According to [17], the acceptable solution for decades to monitor overdispersed data was the development of the X-MR chart (Fig. 4). Although this control chart also assumes a binomial distribution of the data, it incorporates compensation for the inter-sample variation by considering the average moving range as a factor for calculating the control limits. However, it does not consider inter-sample variation and presents constant control limits.
The p'-chart of Laney (Fig. 5) and the p-chart of Goedhart and Woodall (Fig. 6) overcome the limitations of previous control charts and have variable control limits that adjust depending on inter-sample and intra-sample variation. As mentioned in section 2.3, the main difference between these two control charts lies in the effect of inter-sample and intra-sample variations in calculating the control limits. While the p'-chart of Laney has a multiplicative approach, the p-chart of Goedhart and Woodall has an additive approach.
The latter is shown in Fig. 7. The multiplicative effect of the variances causes higher variability in the width of the control limits in the Laney control chart. The maximum range of variation of the control limits, obtained as the difference between the extreme values of the control limits in each control chart, is higher in the p'-chart of Laney (0.255) than in the p-chart of Goedhart and Woodall (0.129). The p-chart of Goedhart and Woodall has control limits that do not overestimate the effect of variances and therefore have lower variability over time.
Finally, Table 2 shows a comparative summary of the control charts analyzed based on the results of this work. The decision on the control chart adequate to monitor overdispersed processes depends on fulfilling two main conditions: (i) The control chart must be applicable without data distributional, and stability of the process mean assumptions, and (ii) The control chart must consider both intra-sample and inter-sample variances.
4. Conclusions
Monitoring the proportion of nonconforming units in clinical laboratories is important for quality assurance in patient service and proper process management. Process data in clinical laboratories present high variability because the number of samples taken varies over time since it depends on patient demand. Human intervention in sample collection and processing also increases the variability of the results.
Excessive variability in clinical processes means that the data are overdispersed and do not fulfill the assumptions required for monitoring using traditional control charts. In these cases, using control charts can lead to erroneous conclusions about the process behavior. For this reason, it is necessary to develop comprehensive studies that consider the data characteristics for implementing quality control tools in the health sector.
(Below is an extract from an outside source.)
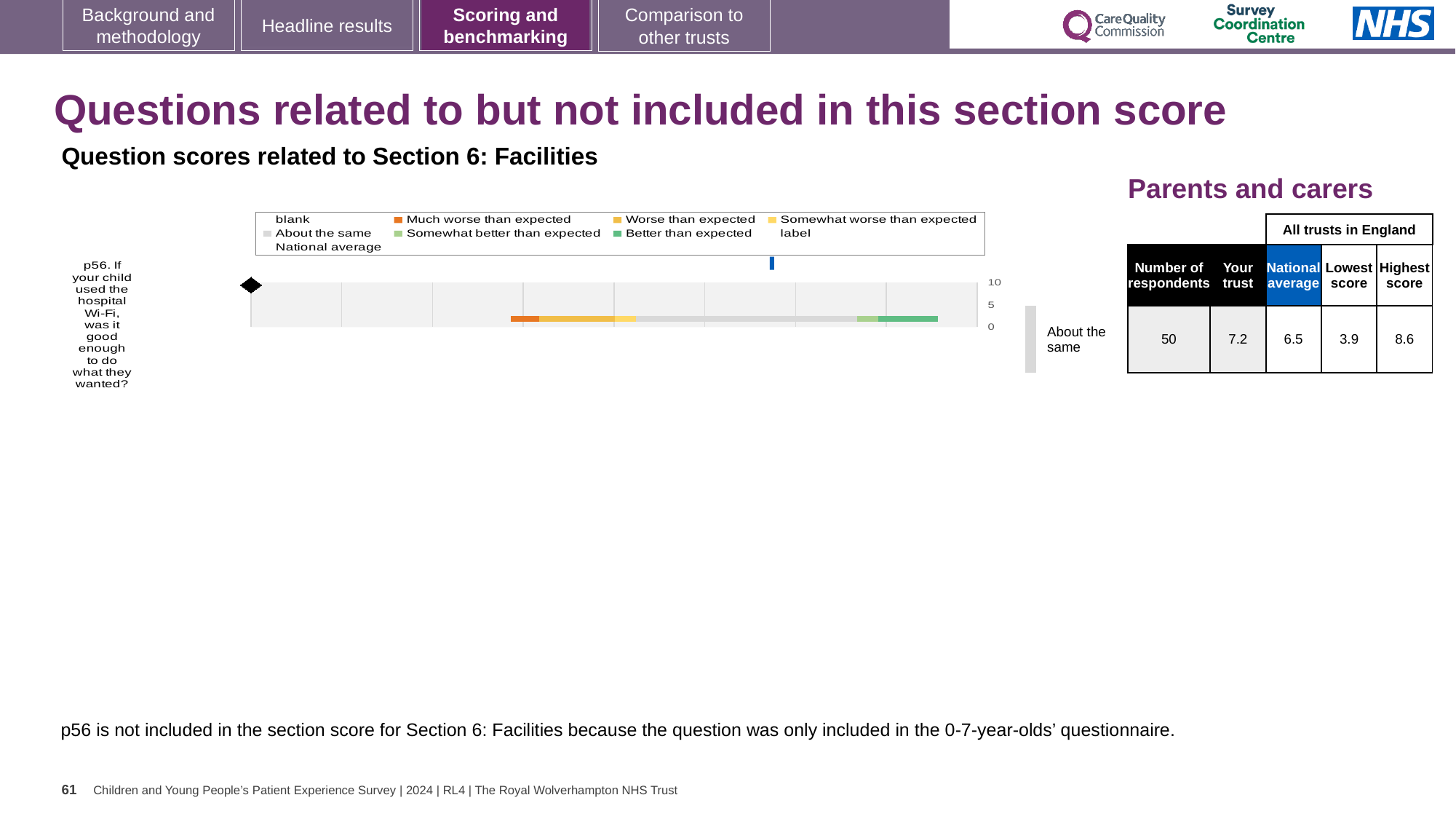
What is the lowest score among all trusts in England for question p56? 3.9 What is the highest score among all trusts in England for question p56? 8.6 What is the difference between the highest and lowest scores among all trusts in England for question p56? 4.7 How many respondents answered question p56? 50 Is the trust's score for question p56 greater or less than 5? greater What is the national average score for question p56? 6.5 What benchmark category is the trust's p56 score placed in? About the same What is the difference between the trust's score and the national average for question p56? 0.7 Which is larger for question p56, the trust's score or the national average? Your trust How many questions are plotted in the chart? 1 What kind of chart is used to show the p56 question score? bar chart What is the score for 'Your trust' on question p56? 7.2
In this paper, we performed a comparative study of the application of different control charts for monitoring overdispersed processes in clinical laboratories. We also proposed a methodological scheme for adequate monitoring, focused on the diagnosis of data overdispersion through a graphical and an analytical method.
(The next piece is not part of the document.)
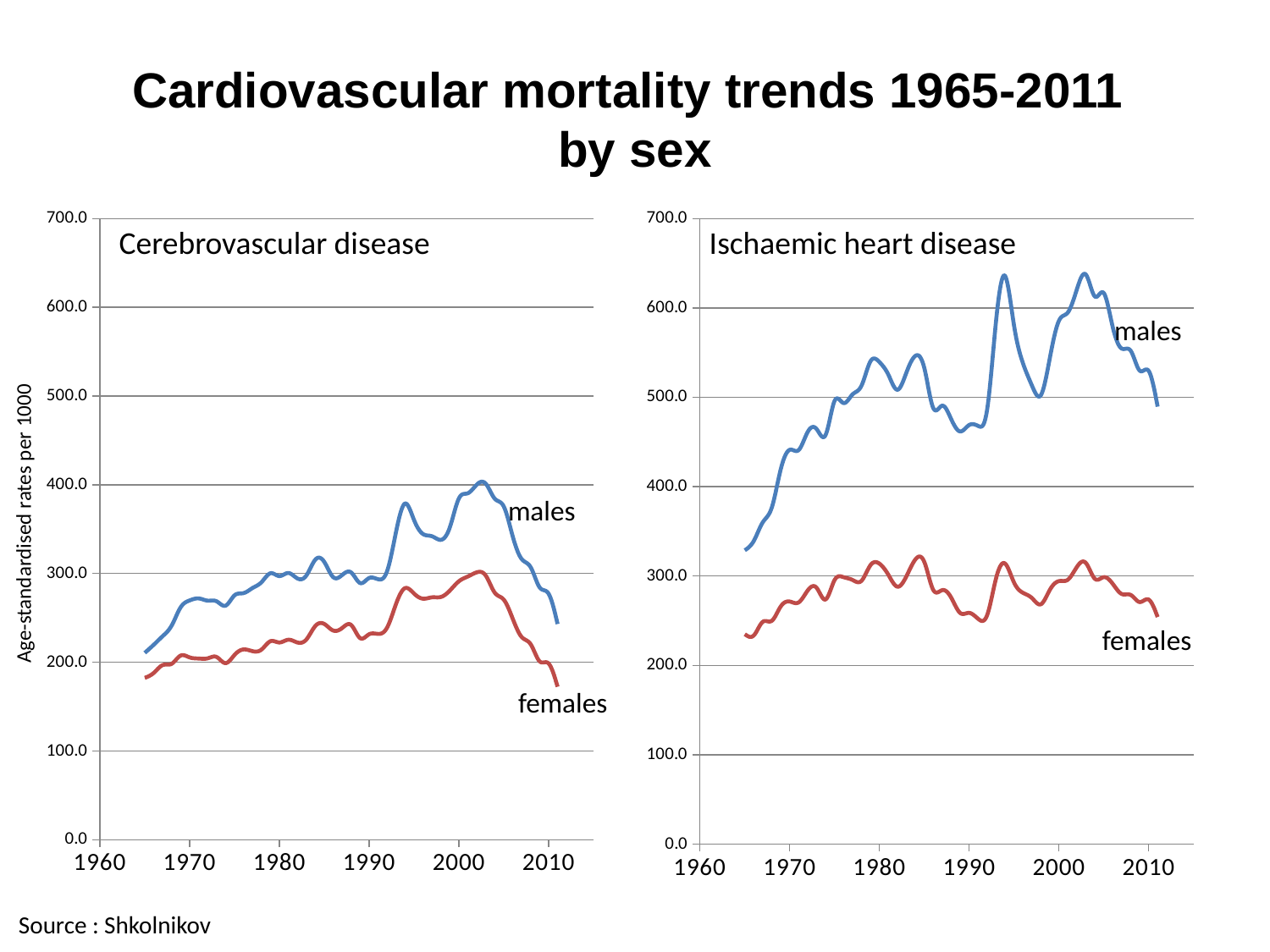
In the Cerebrovascular disease chart, do the male values rise or fall between 2003 and 2011? fall In the Ischaemic heart disease chart, do the male values rise or fall between 1965 and 1980? rise In the Ischaemic heart disease chart, is the value for females in 2010 greater or less than 200? greater In the Cerebrovascular disease chart, is the peak value for males greater or less than 300? greater In the Ischaemic heart disease chart, is the peak value for males greater or less than 600? greater What is the y-axis label on the Cerebrovascular disease chart? Age-standardised rates per 1000 Which chart shows the higher peak value for males, Cerebrovascular disease or Ischaemic heart disease? Ischaemic heart disease In the Ischaemic heart disease chart, which series has the higher values throughout, males or females? males How many series are plotted in the Ischaemic heart disease chart? 2 What kind of chart is used for the Cerebrovascular disease panel? line chart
The proposed methodological approach and the developed case study led to conclude that the main criterion for applying control charts in overdispersed processes is to consider both the inter-sample and intra-sample variations and their effect on the calculation of the control limits.
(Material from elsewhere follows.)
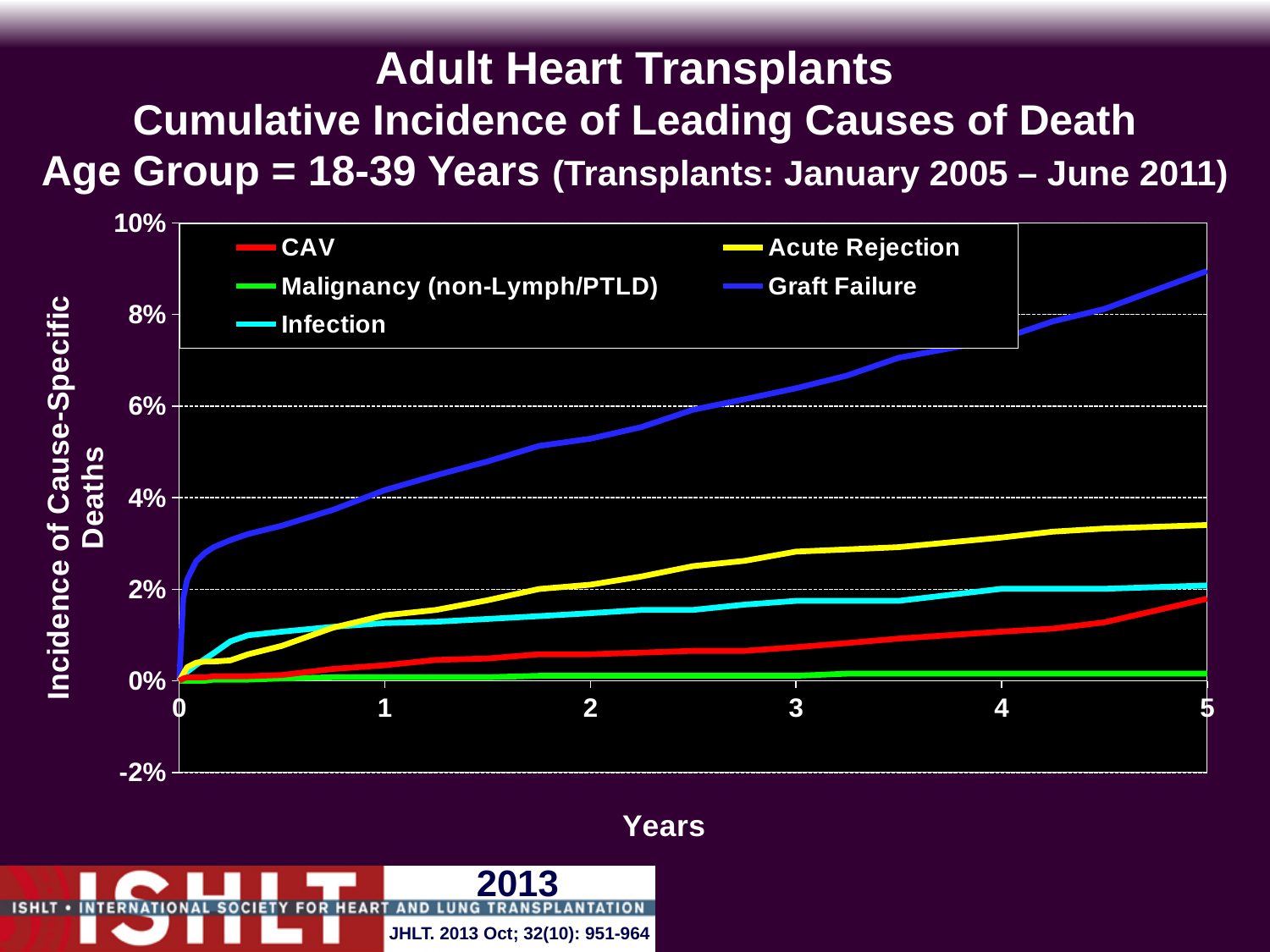
Is the value for CAV at 3 years greater or less than 2%? less Is the value for Acute Rejection at 5 years greater or less than 4%? less What kind of chart is shown on the slide? line chart Does the Graft Failure line rise or fall as years increase from 0 to 5? rise Which cause of death has the highest cumulative incidence at 5 years? Graft Failure Which cause of death has the lowest cumulative incidence at 5 years? Malignancy (non-Lymph/PTLD) Which age group does the chart cover, according to the title? 18-39 Years Is the value for Graft Failure at 5 years greater or less than 8%? greater How many series does the legend list? 5 At 5 years, which is larger: the value for Acute Rejection or the value for Infection? Acute Rejection What colour is the line for Acute Rejection in the legend? yellow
This article is a product of ongoing research whose main objective is to improve statistical process management programs in the health sector. The following research stage will apply the methodology considering other attributes such as non-conformities.
It is also of interest to make applications in areas such as patient care in hospitals, monitoring of drug prescriptions, climatic or environmental phenomena, and, overall, processes where the sample size has a high variability between batches.